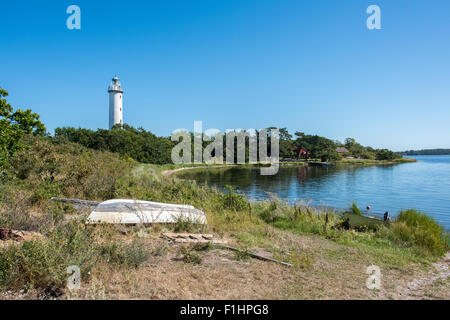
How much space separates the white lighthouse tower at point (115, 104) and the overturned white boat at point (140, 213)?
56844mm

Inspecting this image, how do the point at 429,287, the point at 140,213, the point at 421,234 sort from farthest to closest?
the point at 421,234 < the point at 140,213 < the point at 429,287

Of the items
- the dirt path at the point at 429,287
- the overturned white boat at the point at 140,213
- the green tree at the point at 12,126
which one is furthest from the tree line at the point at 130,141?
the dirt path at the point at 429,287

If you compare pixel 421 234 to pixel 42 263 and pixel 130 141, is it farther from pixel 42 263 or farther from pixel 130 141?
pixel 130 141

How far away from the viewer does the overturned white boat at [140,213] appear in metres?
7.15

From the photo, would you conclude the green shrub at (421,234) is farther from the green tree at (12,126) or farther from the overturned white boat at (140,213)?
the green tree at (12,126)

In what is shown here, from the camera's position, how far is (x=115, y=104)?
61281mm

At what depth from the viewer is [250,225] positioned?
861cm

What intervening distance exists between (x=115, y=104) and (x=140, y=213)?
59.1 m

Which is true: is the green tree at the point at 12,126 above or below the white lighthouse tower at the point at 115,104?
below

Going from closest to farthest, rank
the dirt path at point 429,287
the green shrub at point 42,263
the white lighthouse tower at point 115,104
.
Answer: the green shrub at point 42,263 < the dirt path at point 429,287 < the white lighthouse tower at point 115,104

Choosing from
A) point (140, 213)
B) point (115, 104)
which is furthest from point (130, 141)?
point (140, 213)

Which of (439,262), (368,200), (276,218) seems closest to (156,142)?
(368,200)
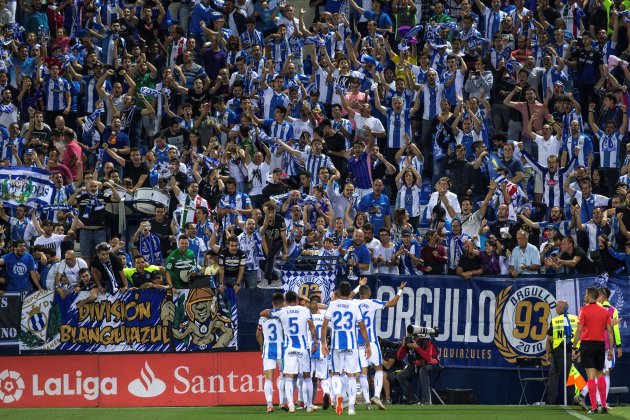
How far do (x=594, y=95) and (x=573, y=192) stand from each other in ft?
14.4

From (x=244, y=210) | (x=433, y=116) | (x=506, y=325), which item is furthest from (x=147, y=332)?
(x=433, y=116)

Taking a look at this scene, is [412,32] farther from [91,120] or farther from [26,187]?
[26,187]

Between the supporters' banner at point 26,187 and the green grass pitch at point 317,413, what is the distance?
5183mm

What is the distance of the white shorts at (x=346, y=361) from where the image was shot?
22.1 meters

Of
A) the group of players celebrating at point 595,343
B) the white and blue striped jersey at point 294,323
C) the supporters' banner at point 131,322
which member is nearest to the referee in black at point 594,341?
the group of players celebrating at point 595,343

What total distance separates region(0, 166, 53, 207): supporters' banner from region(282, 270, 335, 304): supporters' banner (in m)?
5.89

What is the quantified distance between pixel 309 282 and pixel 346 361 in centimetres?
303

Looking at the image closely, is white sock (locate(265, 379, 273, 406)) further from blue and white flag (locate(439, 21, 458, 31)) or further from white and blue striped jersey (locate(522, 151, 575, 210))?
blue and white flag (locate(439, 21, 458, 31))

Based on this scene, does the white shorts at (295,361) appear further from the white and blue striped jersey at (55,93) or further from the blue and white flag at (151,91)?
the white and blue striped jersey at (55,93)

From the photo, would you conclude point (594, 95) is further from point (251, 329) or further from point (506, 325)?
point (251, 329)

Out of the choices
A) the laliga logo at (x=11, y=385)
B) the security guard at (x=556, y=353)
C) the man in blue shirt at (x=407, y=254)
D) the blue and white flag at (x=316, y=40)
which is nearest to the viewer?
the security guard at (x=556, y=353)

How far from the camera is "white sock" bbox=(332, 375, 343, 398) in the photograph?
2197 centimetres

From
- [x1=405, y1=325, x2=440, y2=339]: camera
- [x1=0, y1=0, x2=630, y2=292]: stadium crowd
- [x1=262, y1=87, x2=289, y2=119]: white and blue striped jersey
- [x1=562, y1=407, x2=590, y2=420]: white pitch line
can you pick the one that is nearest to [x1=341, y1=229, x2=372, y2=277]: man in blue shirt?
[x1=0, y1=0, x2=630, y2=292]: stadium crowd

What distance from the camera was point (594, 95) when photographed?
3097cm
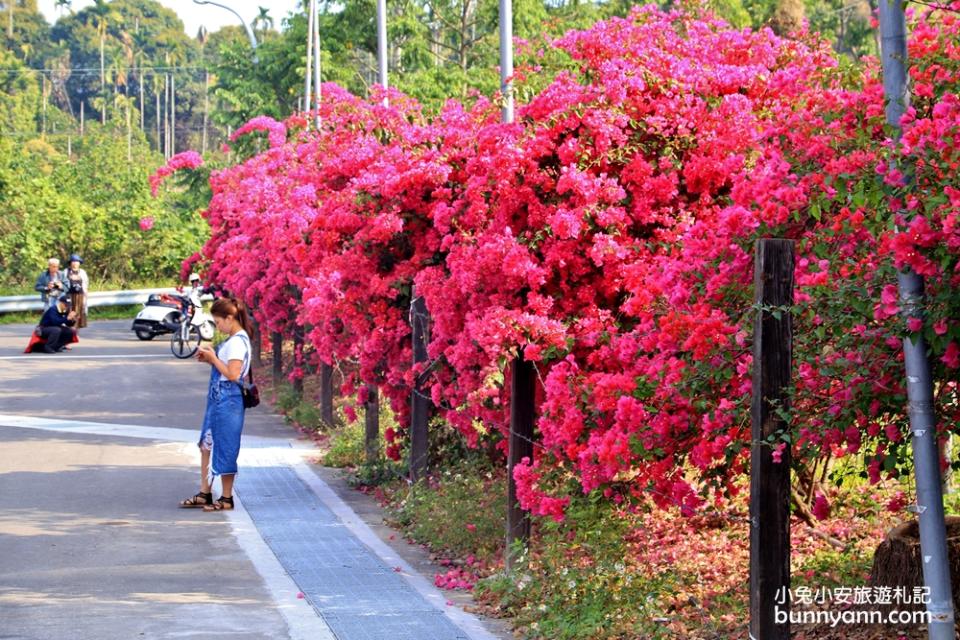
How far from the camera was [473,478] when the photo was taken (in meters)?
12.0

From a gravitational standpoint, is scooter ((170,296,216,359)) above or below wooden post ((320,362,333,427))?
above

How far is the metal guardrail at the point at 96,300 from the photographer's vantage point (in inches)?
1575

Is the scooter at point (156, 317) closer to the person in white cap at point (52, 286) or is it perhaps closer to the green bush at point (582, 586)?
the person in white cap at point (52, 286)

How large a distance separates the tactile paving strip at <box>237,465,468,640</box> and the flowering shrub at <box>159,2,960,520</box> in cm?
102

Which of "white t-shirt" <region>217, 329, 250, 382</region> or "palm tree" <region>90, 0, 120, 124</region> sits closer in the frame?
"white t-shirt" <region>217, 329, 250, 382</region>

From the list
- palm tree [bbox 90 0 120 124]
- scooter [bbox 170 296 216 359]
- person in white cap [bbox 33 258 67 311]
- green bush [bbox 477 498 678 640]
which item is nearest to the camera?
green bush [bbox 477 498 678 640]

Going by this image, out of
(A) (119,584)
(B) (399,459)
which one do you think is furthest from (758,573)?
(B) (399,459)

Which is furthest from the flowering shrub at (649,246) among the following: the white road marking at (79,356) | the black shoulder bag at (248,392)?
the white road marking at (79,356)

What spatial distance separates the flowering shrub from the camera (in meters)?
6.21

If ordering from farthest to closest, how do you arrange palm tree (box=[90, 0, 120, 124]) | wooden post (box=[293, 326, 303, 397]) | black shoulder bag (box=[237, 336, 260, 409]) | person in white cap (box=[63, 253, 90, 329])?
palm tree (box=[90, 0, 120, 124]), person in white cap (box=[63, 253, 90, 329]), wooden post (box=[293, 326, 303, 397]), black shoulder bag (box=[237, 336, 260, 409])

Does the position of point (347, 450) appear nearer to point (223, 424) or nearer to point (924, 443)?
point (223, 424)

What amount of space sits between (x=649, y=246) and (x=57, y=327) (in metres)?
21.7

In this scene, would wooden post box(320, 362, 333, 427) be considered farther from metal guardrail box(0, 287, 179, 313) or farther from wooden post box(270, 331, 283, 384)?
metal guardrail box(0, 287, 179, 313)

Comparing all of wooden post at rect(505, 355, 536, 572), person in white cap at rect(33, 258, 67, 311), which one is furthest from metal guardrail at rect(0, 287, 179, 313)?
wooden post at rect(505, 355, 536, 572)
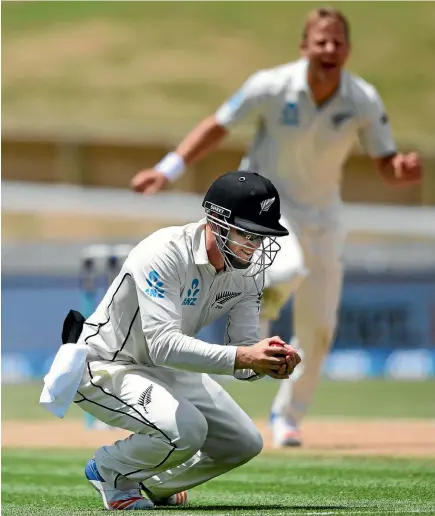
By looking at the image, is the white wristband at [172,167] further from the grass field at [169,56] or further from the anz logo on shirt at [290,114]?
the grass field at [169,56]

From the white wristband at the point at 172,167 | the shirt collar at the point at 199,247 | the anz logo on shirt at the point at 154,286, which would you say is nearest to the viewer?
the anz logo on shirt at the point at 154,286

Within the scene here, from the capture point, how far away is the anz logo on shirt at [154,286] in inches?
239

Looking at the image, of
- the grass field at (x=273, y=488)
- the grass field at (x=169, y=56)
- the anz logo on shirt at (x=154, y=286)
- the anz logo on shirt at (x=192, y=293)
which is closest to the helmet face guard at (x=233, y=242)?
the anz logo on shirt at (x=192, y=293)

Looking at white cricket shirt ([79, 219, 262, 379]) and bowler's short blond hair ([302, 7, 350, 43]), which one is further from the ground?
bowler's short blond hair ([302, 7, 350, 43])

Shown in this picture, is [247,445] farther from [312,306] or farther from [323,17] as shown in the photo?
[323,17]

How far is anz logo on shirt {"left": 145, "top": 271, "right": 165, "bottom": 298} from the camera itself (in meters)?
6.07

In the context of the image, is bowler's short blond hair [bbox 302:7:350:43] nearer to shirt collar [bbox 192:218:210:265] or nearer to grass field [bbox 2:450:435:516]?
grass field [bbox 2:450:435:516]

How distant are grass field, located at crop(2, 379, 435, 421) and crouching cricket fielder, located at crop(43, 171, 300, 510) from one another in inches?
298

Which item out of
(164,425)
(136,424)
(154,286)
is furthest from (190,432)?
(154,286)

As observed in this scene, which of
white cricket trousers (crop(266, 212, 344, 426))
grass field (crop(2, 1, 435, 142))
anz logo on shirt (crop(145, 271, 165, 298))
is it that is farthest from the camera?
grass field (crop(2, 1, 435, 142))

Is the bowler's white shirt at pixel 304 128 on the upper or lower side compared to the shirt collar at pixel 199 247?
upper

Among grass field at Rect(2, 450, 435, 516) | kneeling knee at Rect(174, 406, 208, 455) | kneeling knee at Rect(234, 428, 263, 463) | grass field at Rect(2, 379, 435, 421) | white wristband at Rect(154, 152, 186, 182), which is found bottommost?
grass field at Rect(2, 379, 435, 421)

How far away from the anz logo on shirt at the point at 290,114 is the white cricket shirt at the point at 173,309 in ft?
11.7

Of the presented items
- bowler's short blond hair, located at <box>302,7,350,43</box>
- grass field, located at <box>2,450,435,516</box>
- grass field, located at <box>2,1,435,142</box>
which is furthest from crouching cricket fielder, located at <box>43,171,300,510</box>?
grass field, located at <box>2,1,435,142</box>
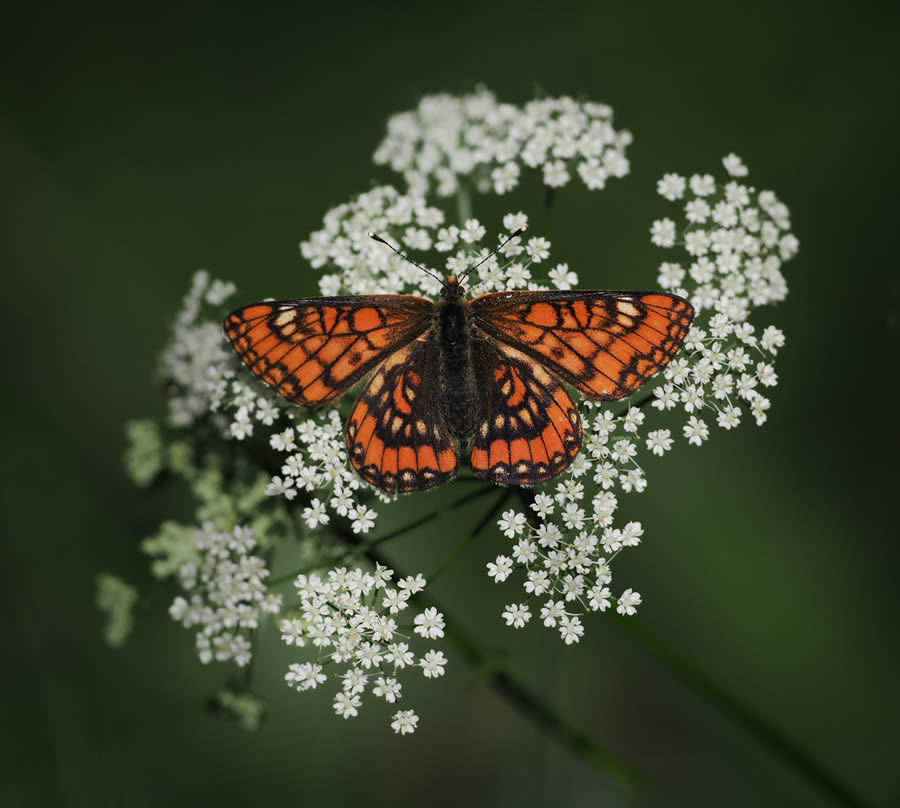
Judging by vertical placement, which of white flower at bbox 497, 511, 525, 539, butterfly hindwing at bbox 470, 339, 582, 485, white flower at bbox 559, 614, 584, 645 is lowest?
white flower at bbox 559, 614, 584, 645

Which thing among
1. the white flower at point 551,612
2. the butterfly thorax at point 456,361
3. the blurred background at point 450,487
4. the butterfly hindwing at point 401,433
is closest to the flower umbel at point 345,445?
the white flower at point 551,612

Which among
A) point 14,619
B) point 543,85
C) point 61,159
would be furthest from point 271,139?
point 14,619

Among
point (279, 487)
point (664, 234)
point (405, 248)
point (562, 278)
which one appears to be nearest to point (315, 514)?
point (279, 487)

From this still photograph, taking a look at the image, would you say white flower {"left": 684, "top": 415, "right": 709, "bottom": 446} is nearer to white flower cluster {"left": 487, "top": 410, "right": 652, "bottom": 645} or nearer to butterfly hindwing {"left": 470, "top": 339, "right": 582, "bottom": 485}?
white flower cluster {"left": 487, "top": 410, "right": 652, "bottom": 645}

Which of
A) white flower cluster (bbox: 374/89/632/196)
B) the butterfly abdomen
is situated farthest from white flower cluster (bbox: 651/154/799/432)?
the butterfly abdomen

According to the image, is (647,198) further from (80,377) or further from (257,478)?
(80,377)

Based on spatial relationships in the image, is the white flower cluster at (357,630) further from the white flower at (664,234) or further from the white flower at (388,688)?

☆ ☆ ☆ ☆ ☆ ☆ ☆

Stated problem - Repeat, word for word, every line from the line that contains "According to the" to the end of the entries; include both of those lines and no others.

Answer in full -
According to the image, is (647,198) further from (80,377) or further from (257,478)?
(80,377)

Based on spatial relationships in the image, is the white flower cluster at (357,630) further from the white flower at (664,234) or further from the white flower at (388,688)?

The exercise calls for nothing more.